Thursday, February 28, 2008

Justice League: the New Frontier DVD

If you consider yourself a fan of comic books, then more than likely you have heard about New Frontier by Darwyn Cooke. If you're a fan and never got around to it, but you recognize the name, please pick it up. It's the way the superhero genre was intended to be told. It's something your parents could watch because the way the story is told, all the heroes are brought to life as if they stepped out of our collective memory. "Frontier" is set in the early 1950's. Communism and the space race are hot topics in the film. There is a sense of panic from the general public about these mystery men and women in masks. Batman is seen as a demonic figure, even from a child that he is trying to rescue from an cult. Even Flash's mostly-red costume is subject to ridicule, because of red being associated with Communism. The actual book has a different opening, but is hinted during the prologue about the McCarthy hearings and how he set out to disband superhero teams, such as the Justice Society of America.

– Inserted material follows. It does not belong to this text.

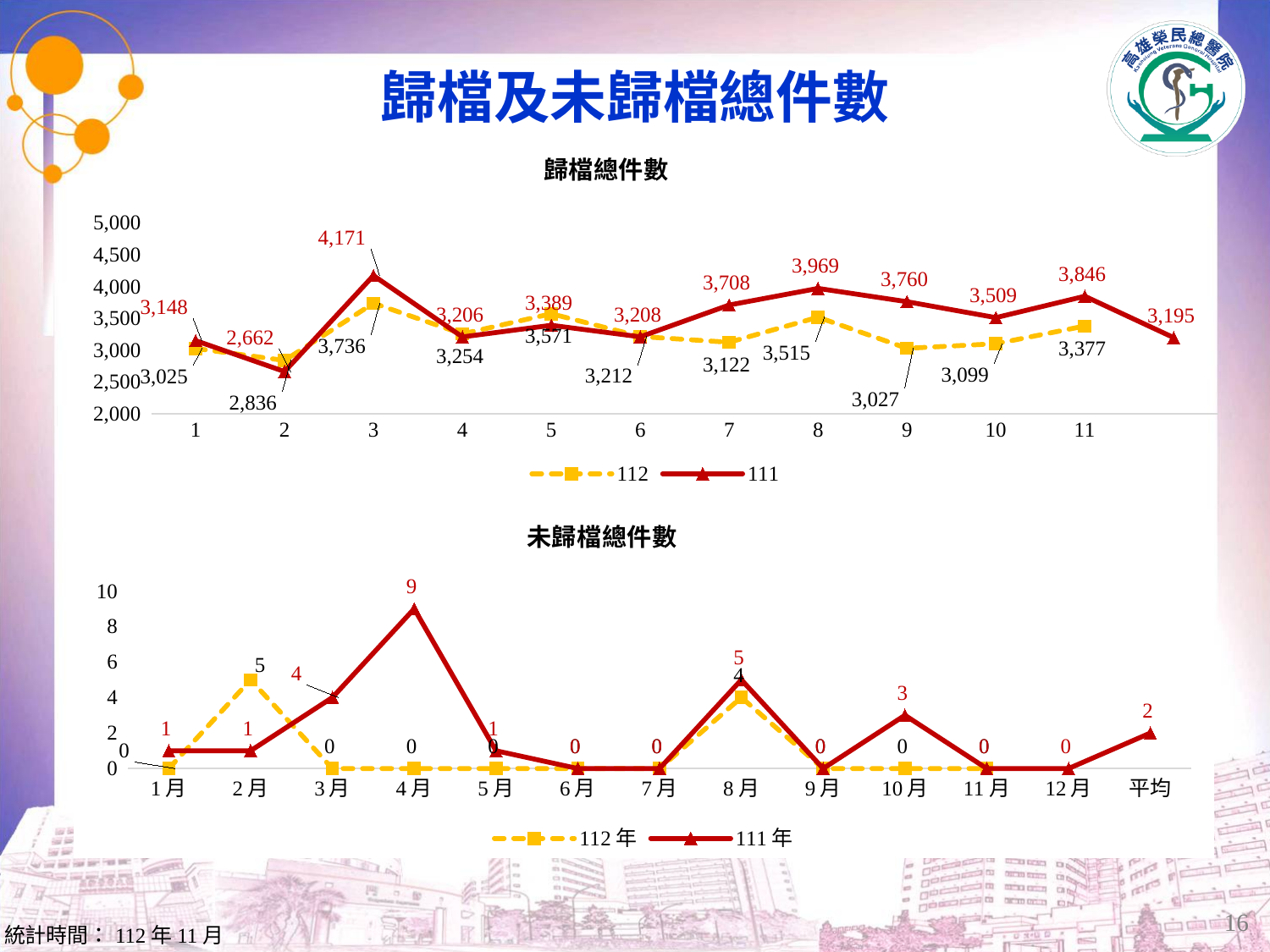
How many series does the legend of the top chart (歸檔總件數) list? 2 In the bottom chart (未歸檔總件數), what is the value of series 111年 for 4月? 9 In the top chart (歸檔總件數), at which x-axis point does series 111 reach its highest value? 3 In the top chart (歸檔總件數), what is the difference between series 111 and series 112 at point 3? 435 What type of chart is the top chart (歸檔總件數)? Line chart In the top chart (歸檔總件數), at which x-axis point does series 112 have its lowest value? 2 In the bottom chart (未歸檔總件數), what is the value of series 112年 for 2月? 5 In the top chart (歸檔總件數), which series has the larger value at point 5? 112 In the top chart (歸檔總件數), what is the value of series 112 at point 8? 3,515 In the bottom chart (未歸檔總件數), which series has the larger value for 8月? 111年 In the bottom chart (未歸檔總件數), how many categories are shown on the x axis? 13 In the top chart (歸檔總件數), what is the value of series 111 at point 3? 4,171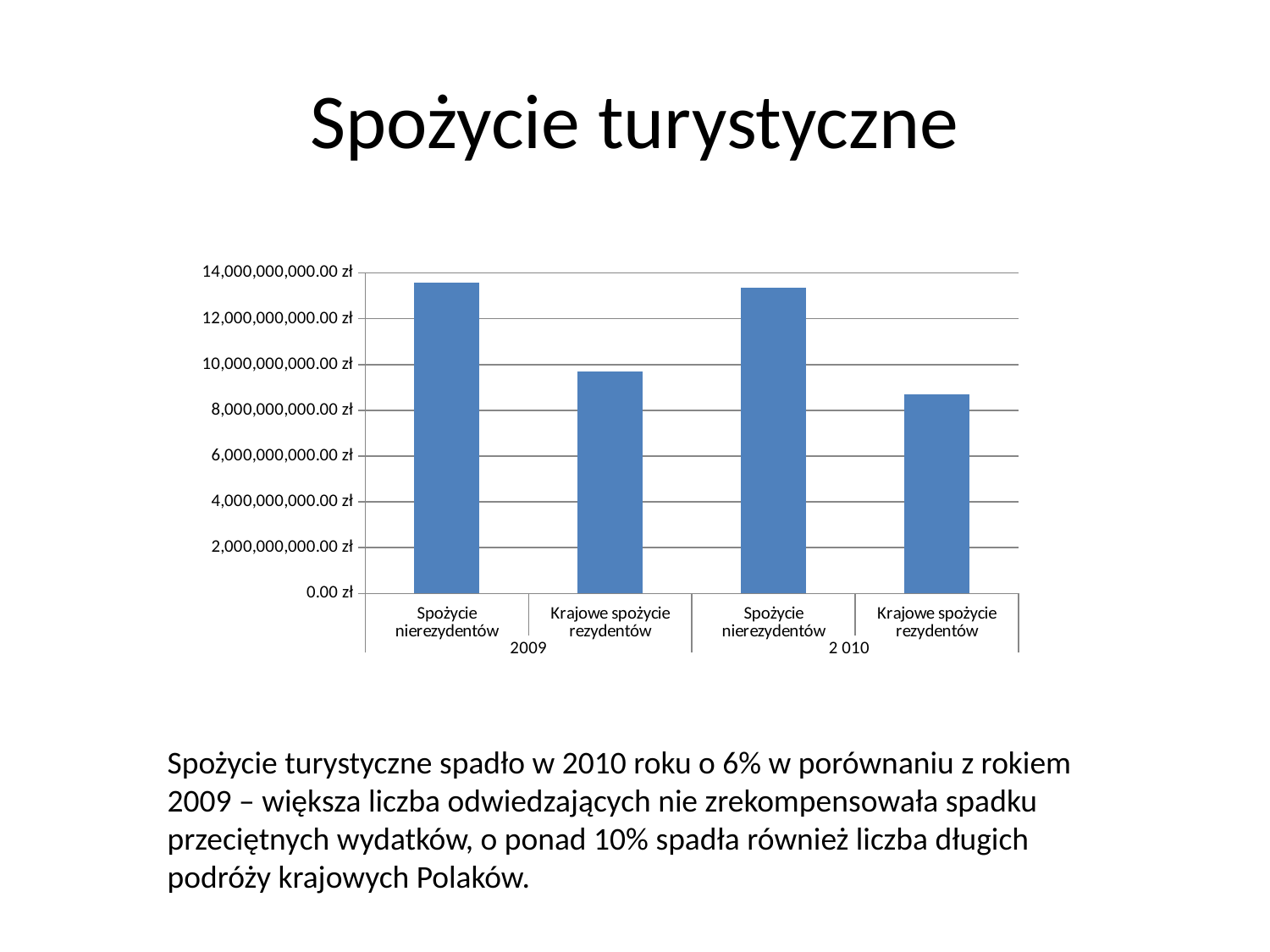
Does Krajowe spożycie rezydentów rise or fall from 2009 to 2010? fall How many bars are plotted in the chart? 4 What is the highest value shown on the vertical axis of the chart? 14,000,000,000.00 zł What kind of chart is shown on the slide? bar chart In 2009, which is larger: Spożycie nierezydentów or Krajowe spożycie rezydentów? Spożycie nierezydentów Which is larger: Krajowe spożycie rezydentów in 2009 or in 2010? 2009 What is the title of the slide containing the chart? Spożycie turystyczne Which bar has the lowest value in the chart? Krajowe spożycie rezydentów (2010) Is the value for Krajowe spożycie rezydentów in 2010 greater or less than 8,000,000,000.00 zł? greater Is the value for Krajowe spożycie rezydentów in 2009 greater or less than 10,000,000,000.00 zł? less Is the value for Spożycie nierezydentów in 2009 greater or less than 12,000,000,000.00 zł? greater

Though the movie does not really revolve around the DC Triad (Superman, Batman, Wonder Woman), it focuses more on Hal Jordan, the Green Lantern. As mentioned, the space race is a very hot topic in the film. Hal is a pilot in the air force, but struck down by enemy fire after a ceasefire was called. After he lands on enemy grounds, he had to kill to survive. Not because he was told to by a superior, but for his own life, which in turn makes him seem like a pacifist during wartime. Something not favorable especially post-WWII era.

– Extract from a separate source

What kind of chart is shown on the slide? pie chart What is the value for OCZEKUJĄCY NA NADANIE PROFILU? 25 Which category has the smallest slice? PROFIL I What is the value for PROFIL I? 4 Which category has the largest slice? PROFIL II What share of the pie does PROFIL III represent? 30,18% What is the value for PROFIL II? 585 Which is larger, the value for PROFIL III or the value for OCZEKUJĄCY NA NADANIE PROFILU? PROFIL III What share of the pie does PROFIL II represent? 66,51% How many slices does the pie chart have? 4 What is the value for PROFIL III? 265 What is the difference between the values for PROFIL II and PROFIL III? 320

The main villain of the story isn't one from comic lore. It is an original creation by Cooke himself, an entity known as The Centre. Unlike science-fiction stories of the 1950's in which an alien spacecraft lands on Earth and wants total domination and what have you, there is a role-reversal here. The only aliens that land on Earth are benevolent. One being the Martian Manhunter, a longtime hero in the DC Universe, the other being Abin Sur, the Green Lantern of sector 2814 (Earth) who passes his powers to Jordan. Though The Centre is different, it's been on Earth since creation and evolved to an advanced life form. That to me, meant our only real danger comes from within. Panic and terror will tear any nation apart, no matter how strong the foundation.

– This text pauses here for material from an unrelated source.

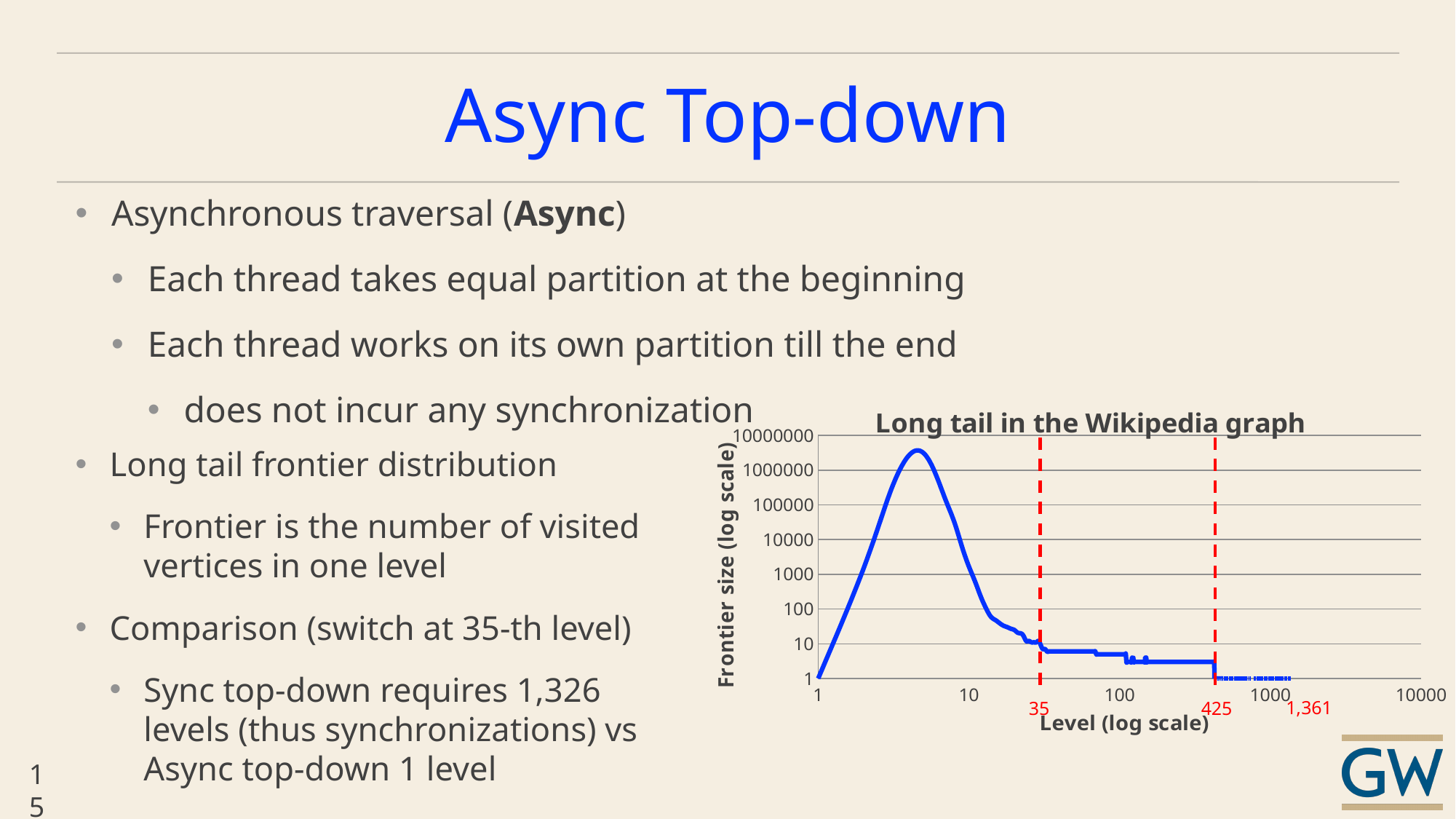
Is the frontier size at level 1000 greater or less than 10? less Is the frontier size at level 100 greater or less than 10? less Is the frontier size at level 10 greater or less than 1000? greater After the peak, does the frontier size rise or fall as the level increases? fall How many data series are plotted in the chart? 1 What is the largest tick value shown on the x axis of the chart? 10000 What is the title of the chart? Long tail in the Wikipedia graph What is the largest tick value shown on the y axis of the chart? 10000000 What kind of chart is shown on the slide? line chart At which two levels are the red dashed vertical lines drawn on the chart? 35 and 425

The title comes from President Kennedy in his acceptance speech in 1960 to the Democratic National Convention at the Los Angeles Memorial Coliseum as the Democratic nominee. Originally, just a slogan to inspire America to get behind him, the phrase developed into a label for his administration's domestic and foreign programs:

"We stand at the edge of a New Frontier—the frontier of unfulfilled hopes and dreams. It will deal with unsolved problems of peace and war,unconquered pockets of ignorance and prejudice, unanswered questions of poverty and surplus."

In the beginning of the film, we see these metabeings being persecuted. By the end of it, they are trusted and honored by President Kennedy himself. We see how they evolved as they did in real time. Batman in "New Frontier" started out as he looked in the 30's, with the elongated ears and smaller gloves. Later, as time progressed he took in a ward, Robin. Longer gloves and smaller ears on his costume to make him seem more human. When asked about the sudden change, by Superman, he replied "I'm out to scare criminals, not children." Which at first may seem strange coming from such a dark figure in literature, but it once again showcases the positive attitude towards a new era dawning.

I want to say I loved this movie, but it left me wanting more, as films usually do with only a seventy-five minute length. The Losers, the Blackhawks, and Challengers of the Unknown are just left as cameo roles, instead of somewhat-important plot points as they are seen in the graphic novel. I can say, however, I recommend this movie to anyone who hasn't picked up a comic in years, or maybe not a fan of the superhero genre. It makes us believe again why these characters were created, not just for entertainment, but to inspire us.

To give us hope.
To help us believe that we were meant for something greater than what was handed to us at creation.
To make us believe, that behind all our insecurities and doubt, there is a hero in us.